The agreement enables researchers to combine the results of high-resolution Orbitrap LC/MS experiments with highly curated and organism-specific metabolic pathway and genome data for quick and effective mass spectrometry-based small molecule research and analysis.
The outcome of a successful collaboration, researchers now have a direct link between the Thermo Scientific Compound Discoverer 2.1 software platform for small molecule research and SRI International’s BioCyc, a collection of 9,300 databases that provide electronic reference sources on the metabolic pathways and genomes of many organisms. The ability to automatically and interactively overlay statistical data onto these pathways can facilitate the biological interpretation of results obtained from a metabolomics experiment. Ultimately, this new link is expected to speed data analysis for Compound Discoverer users and enable them to visualize many individual compound measurements to gain a comprehensive understanding of biological processes in an experiment.
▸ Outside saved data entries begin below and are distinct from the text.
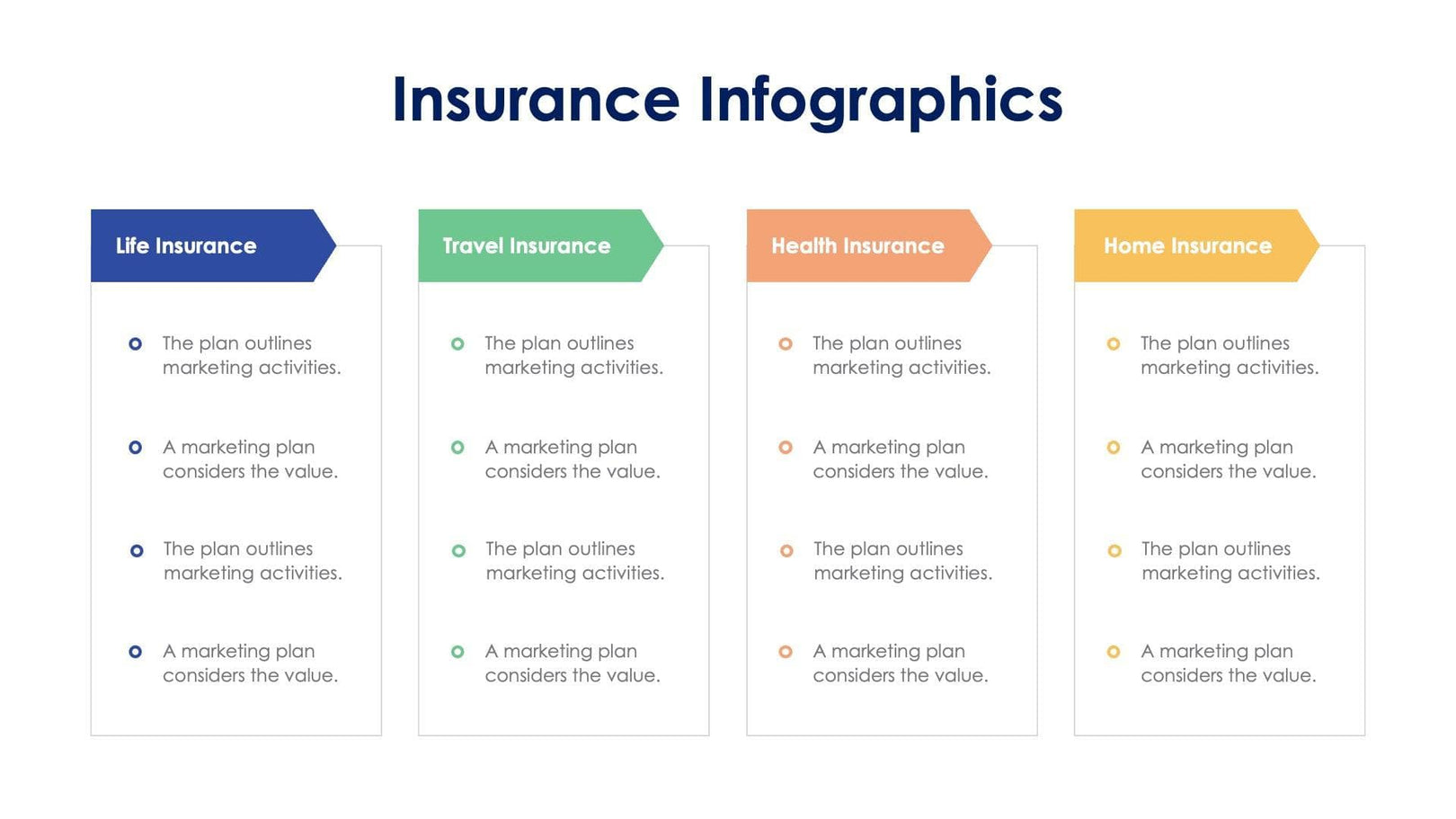 Insurance Infographics

Life Insurance

The plan outlines marketing activities.

A marketing plan considers the value.

The plan outlines marketing activities.

A marketing plan considers the value.

Travel Insurance

The plan outlines marketing activities.

A marketing plan considers the value.

The plan outlines marketing activities.

A marketing plan considers the value.

Health Insurance

The plan outlines marketing activities.

A marketing plan considers the value.

The plan outlines marketing activities.

A marketing plan considers the value.

Home Insurance

The plan outlines marketing activities.

A marketing plan considers the value.

The plan outlines marketing activities.

A marketing plan considers the value.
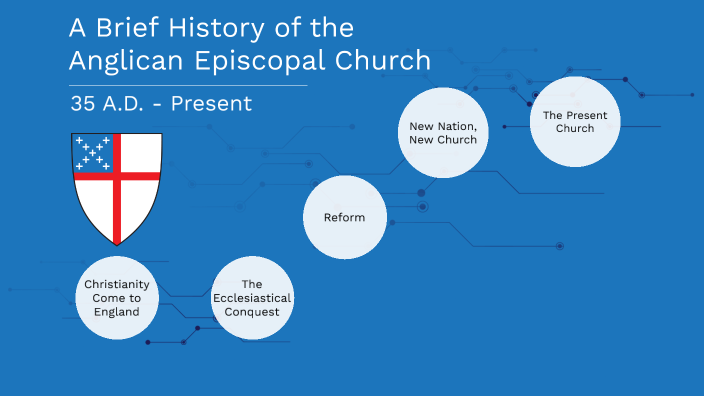 A Brief History of the Anglican Episcopal Church

35 A.D. - Present

Christianity Come to England

The Ecclesiastical Conquest

Reform

New Nation, New Church

The Present Church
Today, metabolomics researchers can measure thousands of small molecules, but it can be challenging to know which cellular systems are behaving differently in the studied condition compared to a control,” said Andreas Huhmer, director, proteomics and metabolomics marketing, chromatography and mass spectrometry, Thermo Fisher. “The new integration will allow scientists using Compound Discoverer to automatically map the most detected compounds to BioCyc metabolic pathway diagrams, and to connect additional experimental data, such as relative abundance or differential expression, onto the pathways.”
“We are delighted to bring the power of BioCyc to Thermo Fisher’s customers through a system that’s intuitive and easy to use,” said Peter Karp, director, bioinformatics research group, SRI International. “Scientists can now follow a link from Compound Discoverer to a BioCyc metabolic pathway page to gain access to a comprehensive knowledge-hub of genome and pathway information.”
Thermo Fisher and SRI International presented information resulting from the collaboration at the 13th Annual Conference of the Metabolomics Society, June 25-29 in Brisbane, Australia.